Surat Kuasa Pajak: Begini Format, Contoh, dan Syarat Ketentuan

May 25, 2021by Admin dua0
WhatsApp-Image-2021-05-22-at-4.25.12-PM.jpeg

Pemberian kuasa terhadap orang lain dalam mengurus perpajakan wajib pajak dapat dilakukan dengan menggunakan surat kuasa pajak. Tentu, hal ini memberi kemudahan tersendiri bagi wajib pajak yang kesulitan maupun tidak memahami dunia pajak. Jadi, apa itu surat kuasa khusus pajak? apa syarat dan ketentuan kuasa wajib pajak? bagaimana format dan contohnya? Berikut lebih lengkapnya.

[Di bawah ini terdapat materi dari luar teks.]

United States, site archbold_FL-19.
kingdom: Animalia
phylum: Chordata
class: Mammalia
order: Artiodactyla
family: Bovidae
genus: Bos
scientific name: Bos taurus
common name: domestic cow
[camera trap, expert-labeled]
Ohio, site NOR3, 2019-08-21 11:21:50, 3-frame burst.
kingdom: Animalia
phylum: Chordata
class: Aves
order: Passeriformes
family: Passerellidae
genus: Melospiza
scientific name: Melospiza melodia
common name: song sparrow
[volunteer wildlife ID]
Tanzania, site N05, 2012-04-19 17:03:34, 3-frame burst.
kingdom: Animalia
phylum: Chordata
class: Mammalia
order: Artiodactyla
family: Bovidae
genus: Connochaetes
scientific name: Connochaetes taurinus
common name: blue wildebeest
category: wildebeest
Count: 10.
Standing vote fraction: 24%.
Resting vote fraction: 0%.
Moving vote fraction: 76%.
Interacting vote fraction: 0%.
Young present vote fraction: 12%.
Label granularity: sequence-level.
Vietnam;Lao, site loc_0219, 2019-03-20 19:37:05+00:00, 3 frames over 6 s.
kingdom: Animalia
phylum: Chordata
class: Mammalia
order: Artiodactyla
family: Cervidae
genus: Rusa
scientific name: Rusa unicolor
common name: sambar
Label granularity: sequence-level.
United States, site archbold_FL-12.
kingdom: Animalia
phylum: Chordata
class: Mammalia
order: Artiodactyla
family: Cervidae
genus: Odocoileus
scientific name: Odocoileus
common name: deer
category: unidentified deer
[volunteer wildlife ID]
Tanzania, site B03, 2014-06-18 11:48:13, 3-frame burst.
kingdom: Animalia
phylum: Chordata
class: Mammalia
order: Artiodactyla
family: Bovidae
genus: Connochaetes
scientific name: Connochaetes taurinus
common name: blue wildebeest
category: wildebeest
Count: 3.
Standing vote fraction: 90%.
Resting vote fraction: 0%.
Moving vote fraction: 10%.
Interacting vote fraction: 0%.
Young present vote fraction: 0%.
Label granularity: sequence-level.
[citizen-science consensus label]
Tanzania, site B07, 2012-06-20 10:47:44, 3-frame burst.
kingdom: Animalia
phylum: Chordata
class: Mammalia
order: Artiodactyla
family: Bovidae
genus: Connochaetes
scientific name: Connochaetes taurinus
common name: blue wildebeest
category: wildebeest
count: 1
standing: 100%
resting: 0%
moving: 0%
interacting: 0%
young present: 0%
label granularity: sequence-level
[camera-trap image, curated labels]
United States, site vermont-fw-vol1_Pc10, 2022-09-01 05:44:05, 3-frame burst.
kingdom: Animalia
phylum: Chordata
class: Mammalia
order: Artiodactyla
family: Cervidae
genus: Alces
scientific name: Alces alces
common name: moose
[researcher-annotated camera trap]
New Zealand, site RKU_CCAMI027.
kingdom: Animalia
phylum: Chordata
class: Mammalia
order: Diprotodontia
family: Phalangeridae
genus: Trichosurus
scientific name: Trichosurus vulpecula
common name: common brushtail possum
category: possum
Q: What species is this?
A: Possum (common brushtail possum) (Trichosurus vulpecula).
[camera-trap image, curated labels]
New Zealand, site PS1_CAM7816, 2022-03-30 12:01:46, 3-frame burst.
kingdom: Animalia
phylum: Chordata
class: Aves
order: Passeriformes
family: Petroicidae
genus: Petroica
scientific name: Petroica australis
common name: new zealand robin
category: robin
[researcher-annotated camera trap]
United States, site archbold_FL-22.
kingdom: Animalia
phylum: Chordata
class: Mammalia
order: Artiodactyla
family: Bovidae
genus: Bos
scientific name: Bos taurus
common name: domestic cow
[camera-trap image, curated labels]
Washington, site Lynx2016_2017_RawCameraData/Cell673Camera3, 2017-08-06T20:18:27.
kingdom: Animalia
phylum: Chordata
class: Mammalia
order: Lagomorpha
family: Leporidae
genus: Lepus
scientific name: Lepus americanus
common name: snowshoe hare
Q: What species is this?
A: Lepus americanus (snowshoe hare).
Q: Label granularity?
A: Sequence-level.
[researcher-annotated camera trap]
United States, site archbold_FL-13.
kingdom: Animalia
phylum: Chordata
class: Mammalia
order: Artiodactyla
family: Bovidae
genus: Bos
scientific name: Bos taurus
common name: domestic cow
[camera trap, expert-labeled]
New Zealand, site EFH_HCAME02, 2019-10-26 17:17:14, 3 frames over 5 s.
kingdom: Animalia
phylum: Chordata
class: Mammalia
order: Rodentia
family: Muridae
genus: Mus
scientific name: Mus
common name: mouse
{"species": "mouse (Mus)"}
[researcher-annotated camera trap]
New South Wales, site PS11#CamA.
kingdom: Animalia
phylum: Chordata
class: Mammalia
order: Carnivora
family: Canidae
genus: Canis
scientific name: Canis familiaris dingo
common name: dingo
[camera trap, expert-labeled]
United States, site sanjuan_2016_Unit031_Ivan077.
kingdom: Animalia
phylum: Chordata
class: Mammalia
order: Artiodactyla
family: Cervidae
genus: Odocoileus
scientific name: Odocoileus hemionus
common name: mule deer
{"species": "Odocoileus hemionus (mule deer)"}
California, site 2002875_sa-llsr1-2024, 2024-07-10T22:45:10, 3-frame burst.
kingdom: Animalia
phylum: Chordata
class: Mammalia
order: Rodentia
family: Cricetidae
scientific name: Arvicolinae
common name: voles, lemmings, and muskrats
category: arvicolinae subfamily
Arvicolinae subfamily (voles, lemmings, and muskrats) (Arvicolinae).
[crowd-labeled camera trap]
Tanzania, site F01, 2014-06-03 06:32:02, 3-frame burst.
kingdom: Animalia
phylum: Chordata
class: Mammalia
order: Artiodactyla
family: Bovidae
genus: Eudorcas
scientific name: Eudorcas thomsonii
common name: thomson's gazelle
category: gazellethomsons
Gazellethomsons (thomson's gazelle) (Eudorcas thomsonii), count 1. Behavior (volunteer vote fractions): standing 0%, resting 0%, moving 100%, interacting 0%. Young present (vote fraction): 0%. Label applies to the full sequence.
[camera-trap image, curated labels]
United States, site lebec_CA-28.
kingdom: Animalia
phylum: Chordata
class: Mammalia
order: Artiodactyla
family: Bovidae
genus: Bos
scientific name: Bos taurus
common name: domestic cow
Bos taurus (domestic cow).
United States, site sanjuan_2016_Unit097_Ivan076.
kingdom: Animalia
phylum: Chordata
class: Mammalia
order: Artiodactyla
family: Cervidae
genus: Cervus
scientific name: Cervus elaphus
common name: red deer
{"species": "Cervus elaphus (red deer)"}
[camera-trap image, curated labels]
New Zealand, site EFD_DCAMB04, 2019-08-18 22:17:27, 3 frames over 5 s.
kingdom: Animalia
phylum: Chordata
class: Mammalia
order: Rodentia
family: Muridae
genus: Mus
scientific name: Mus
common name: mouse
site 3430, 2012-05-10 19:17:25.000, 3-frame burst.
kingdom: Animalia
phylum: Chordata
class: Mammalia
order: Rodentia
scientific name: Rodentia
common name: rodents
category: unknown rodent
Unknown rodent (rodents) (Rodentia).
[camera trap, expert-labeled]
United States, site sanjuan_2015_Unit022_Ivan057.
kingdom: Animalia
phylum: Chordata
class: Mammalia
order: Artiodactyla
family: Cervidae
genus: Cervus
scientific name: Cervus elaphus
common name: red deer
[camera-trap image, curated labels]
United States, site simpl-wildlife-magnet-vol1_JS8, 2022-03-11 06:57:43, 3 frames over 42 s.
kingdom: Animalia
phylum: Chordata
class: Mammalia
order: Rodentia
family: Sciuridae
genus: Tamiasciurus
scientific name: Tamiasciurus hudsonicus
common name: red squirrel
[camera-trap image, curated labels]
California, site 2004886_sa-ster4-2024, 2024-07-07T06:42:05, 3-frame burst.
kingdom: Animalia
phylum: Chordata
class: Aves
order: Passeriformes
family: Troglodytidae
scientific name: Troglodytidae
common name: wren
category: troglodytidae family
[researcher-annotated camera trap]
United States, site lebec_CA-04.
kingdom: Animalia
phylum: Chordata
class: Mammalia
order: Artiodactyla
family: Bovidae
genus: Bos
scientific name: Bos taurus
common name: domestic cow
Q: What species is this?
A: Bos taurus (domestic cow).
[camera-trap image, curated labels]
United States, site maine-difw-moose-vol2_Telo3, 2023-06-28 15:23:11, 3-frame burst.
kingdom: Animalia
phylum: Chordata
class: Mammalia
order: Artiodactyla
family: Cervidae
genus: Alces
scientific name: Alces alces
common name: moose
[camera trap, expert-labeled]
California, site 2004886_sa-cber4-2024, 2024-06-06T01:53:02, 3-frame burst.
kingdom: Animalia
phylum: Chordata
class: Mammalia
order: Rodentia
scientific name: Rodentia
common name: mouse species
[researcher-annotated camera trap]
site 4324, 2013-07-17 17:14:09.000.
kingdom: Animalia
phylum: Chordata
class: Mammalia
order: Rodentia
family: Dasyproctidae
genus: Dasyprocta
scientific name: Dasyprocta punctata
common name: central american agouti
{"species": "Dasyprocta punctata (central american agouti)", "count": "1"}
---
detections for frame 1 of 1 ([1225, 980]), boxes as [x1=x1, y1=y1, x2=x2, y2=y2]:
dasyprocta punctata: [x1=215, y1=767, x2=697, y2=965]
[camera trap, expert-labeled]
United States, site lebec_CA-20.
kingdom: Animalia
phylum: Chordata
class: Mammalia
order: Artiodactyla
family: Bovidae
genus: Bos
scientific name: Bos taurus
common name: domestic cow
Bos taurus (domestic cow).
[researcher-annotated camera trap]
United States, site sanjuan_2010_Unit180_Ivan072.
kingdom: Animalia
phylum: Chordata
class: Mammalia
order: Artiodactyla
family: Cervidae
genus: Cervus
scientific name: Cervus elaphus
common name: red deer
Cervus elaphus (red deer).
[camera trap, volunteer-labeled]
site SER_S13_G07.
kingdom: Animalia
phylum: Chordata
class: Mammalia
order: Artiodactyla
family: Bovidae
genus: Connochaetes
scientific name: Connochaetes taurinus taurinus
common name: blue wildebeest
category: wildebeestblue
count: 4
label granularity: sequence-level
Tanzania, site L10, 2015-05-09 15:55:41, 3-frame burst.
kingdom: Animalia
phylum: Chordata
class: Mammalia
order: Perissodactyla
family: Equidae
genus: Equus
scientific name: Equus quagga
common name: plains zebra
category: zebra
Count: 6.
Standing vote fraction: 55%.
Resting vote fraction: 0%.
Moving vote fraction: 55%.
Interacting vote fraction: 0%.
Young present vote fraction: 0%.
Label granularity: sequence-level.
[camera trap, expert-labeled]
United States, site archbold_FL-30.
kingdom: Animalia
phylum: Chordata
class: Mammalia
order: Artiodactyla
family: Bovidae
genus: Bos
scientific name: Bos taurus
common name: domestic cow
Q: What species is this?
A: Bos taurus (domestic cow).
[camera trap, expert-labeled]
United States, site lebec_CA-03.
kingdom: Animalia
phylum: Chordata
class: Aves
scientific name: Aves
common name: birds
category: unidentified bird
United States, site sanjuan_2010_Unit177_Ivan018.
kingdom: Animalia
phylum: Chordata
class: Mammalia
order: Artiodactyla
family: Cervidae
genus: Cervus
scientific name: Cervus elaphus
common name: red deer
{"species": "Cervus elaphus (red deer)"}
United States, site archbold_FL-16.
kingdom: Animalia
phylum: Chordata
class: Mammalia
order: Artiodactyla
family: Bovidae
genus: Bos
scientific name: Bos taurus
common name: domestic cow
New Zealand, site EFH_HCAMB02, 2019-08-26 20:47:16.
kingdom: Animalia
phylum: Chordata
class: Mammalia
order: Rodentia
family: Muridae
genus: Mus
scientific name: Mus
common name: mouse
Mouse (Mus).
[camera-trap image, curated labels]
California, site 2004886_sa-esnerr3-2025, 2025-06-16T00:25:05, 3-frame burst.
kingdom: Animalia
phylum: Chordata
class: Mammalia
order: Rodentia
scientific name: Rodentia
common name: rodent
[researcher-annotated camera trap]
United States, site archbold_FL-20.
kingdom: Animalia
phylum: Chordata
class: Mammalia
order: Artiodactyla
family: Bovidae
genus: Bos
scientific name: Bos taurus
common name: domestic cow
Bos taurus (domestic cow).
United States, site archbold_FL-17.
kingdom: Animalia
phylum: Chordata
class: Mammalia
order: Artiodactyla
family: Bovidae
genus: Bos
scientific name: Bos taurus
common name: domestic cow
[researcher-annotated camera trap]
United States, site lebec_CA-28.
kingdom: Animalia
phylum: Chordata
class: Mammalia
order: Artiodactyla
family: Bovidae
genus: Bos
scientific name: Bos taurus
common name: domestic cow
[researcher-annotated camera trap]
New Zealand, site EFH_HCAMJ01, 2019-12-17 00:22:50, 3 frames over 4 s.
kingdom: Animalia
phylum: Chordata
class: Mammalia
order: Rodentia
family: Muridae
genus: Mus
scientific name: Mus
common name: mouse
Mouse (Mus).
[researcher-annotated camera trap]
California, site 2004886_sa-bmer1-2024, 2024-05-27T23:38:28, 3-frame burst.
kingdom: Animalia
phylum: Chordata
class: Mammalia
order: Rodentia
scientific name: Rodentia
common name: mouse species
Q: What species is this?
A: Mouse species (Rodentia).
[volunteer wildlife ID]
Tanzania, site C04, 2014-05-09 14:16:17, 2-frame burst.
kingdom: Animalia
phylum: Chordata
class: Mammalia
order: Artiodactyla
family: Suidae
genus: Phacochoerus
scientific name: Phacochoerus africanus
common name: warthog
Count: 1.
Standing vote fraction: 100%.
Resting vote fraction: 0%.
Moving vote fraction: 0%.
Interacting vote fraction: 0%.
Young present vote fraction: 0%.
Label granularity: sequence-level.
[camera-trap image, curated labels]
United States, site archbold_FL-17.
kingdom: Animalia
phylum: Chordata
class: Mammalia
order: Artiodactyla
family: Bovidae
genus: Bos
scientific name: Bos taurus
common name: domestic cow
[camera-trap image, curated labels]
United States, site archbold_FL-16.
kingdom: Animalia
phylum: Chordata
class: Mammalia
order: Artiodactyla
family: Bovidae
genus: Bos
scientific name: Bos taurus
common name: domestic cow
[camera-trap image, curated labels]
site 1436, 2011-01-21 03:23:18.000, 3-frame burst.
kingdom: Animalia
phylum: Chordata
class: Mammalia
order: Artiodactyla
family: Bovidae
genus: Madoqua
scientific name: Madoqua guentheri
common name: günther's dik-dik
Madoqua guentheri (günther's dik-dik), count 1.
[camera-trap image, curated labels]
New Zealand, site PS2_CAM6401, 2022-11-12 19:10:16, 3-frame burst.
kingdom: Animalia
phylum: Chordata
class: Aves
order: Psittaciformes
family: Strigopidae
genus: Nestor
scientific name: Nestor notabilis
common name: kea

Pengertian Surat Kuasa Pajak

Surat kuasa pajak adalah pemberian kuasa terhadap seseorang dalam menjalankan urusan perpajakan wajib pajak yang memberi kuasa tersebut. 

Jadi, Ditjen Pajak memudahkan bagi wajib pajak yang mengalami kesulitan saat mengurus hak serta kewajibannya untuk meminta pihak lain yang dianggap lebih paham untuk membantu wajib pajak. 

Kemudian dalam memberikan amanah tersebut, wajib pajak harus membuat surat untuk menunjuk pihak lain sebagai Kuasa Wajib Pajak agar dapat melaksanakan hak serta kewajibannya.

Format dan Contoh Surat Kuasa Khusus Pajak

Dalam pembuatan surat kuasa pajak atau disebut juga sebagai surat kuasa khusus, Anda harus memerhatikan format yang telah ditentukan dari Ditjen Pajak. Berikut adalah beberapa informasi yang harus ada dalam isi surat yang dibuat.

  • Nama, alamat serta NPWP wajib pajak pemberi kuasa.
  • Nama, alamat serta NPWP penerima kuasa.
  • Bidang/cakupan hak dan/atau kewajiban perpajakan yang dikuasakan.

Mengacu pada Peraturan Menteri Keuangan Republik Indonesia Nomor 229/PMK.03/2014 Tentang Persyaratan Serta Pelaksanaan Hak dan Kewajiban Seorang Kuasa, berikut format surat kuasa khusus yang dapat digunakan oleh wajib pajak.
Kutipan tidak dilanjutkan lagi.